07/04/2009

A “volta à África” através do cuscuz


A nossa lida histórica com o cuscuz é bastante curiosa. Ele nos chegou como prato, vindo do Magreb (Argélia, Tunísia e Marrocos), trazido por mercadores portugueses e, ao que tudo indica, penetrou a colônia a partir da Capitania de São Vicente.
O Magreb era, na Antiguidade, a “cesta do pão de Roma”. O trigo de grão duro, típico da região, disseminou-se especialmente por obra dos judeus expulsos da Península Ibérica pelos reis católicos em 1492. Chegou até a Sicília, tornando-se base das massas secas, por oposição ao trigo macio, nativo da Europa. Françoise Sabban escreveu uma magnífica história desse percurso (Pasta: the history of a universal food, Columbia Univ. Press, 2002).

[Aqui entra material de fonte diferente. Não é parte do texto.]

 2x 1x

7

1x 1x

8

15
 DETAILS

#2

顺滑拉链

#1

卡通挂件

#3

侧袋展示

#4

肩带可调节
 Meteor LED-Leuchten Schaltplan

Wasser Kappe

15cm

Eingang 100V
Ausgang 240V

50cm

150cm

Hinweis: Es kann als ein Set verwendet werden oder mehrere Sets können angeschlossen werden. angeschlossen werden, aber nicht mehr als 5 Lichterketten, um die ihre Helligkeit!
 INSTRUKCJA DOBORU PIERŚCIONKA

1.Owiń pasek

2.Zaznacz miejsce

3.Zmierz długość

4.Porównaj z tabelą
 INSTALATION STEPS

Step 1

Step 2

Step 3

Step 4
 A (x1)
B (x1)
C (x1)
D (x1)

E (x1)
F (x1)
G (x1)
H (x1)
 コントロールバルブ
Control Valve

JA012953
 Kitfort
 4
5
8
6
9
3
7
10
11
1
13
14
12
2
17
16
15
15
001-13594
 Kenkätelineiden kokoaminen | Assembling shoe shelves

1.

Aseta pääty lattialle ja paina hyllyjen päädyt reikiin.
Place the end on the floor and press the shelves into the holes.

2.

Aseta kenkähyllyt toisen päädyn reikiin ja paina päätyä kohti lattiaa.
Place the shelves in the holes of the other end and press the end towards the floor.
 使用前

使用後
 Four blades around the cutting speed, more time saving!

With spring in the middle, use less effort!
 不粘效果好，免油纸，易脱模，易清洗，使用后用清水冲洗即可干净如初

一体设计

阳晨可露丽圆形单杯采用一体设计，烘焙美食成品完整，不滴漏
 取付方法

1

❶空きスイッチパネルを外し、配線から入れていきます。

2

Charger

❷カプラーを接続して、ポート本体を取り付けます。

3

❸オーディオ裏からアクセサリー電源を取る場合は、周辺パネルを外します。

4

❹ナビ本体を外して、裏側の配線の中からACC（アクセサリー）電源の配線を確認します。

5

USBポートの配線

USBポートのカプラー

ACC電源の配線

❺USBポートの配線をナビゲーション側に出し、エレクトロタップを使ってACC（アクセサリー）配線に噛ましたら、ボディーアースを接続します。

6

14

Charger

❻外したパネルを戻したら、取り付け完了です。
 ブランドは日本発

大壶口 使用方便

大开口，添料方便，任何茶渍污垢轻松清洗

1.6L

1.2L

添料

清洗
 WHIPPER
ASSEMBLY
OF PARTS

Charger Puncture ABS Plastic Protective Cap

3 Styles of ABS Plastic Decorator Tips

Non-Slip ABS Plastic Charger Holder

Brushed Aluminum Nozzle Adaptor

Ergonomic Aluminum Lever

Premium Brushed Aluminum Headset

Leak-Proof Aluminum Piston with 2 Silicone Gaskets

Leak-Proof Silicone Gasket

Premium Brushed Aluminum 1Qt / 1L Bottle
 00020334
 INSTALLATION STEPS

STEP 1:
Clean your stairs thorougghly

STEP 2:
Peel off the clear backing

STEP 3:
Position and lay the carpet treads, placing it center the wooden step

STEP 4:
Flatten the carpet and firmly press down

A sêmola de trigo de grão duro foi o carboidrato por excelência da culinária turco-otomana, cujo pão era o warka, uma panqueca de semolina. As especiarias da Ásia foram incorporadas à dieta básica por influência árabe, ao tempo da dinastia Muslim.
O cuscuz não é um “prato típico” do Marrocos, mas a essência de vários pratos, espalhado por todo o Magreb, tendo por base a vertente culinária judaica.
A leitura chauvinista do cuscuz faz com que cada um dos três países do Magreb o reivindique como “prato nacional”, quando, só na Argélia, registram-se mais de 3.000 variações suas, sendo que cada família se diz detentora do “melhor cuscuz”. O comum é a umidificação da sêmola e sua cocção ao vapor. O resto varia amplamente.
O cuscuz marroquino ou argelino foi estilizado por restaurantes parisienses voltados para o público de imigrantes (legumes, carneiro, harisa...). De lá, foi trazido para o Brasil quando da segunda “abertura dos portos às nações amigas” (sic) promovida pelo governo Collor. Assim como chegou o riso arbóreo, chegou a sêmola de grano duro.
Esse cuscuz neo-adventício se contrapôs de maneira vigorosa àquele já adaptado desde os tempos coloniais.
Gastronomicamente não sei qual o melhor carboidrato: se a farinha de milho, com suas “notas doces e amargas” ou a sêmola de grão duro. O fato é que o cuscuz marroquino que se faz por aqui tem o sentido, ainda que inconsciente, de uma “volta à África” de natureza mitológica. Um caso raro de regressão, comandada pelos cozinheiros incapazes de confrontar as soluções distintas representadas pelo milho e pelo grano duro. Esse confronto é especialmente difícil em São Paulo, onde o velho cuscuz deixou de ser acompanhamento, derrotado pelo arroz, e, ao passar para a panela, perdeu a qualidade da cocção ao vapor. Ao dar esse salto, mudou também seu lugar na refeição. Tornou-se “entrada”, não mais “prato de resistência”. Assim, a sêmola de grão duro e a farinha de milho ficaram culinariamente muito distantes.
Na Europa, o “exótico” é o mundo todo, inclusive o Magreb. Nós, ex-colonias, trazemos o “exótico” em nós mesmos. Não é esse o discurso miscigenista? Pela singularidade desse processo todo, o cuscuz talvez mereça mais atenção dos estudiosos da culinária e gastronomia brasileiras.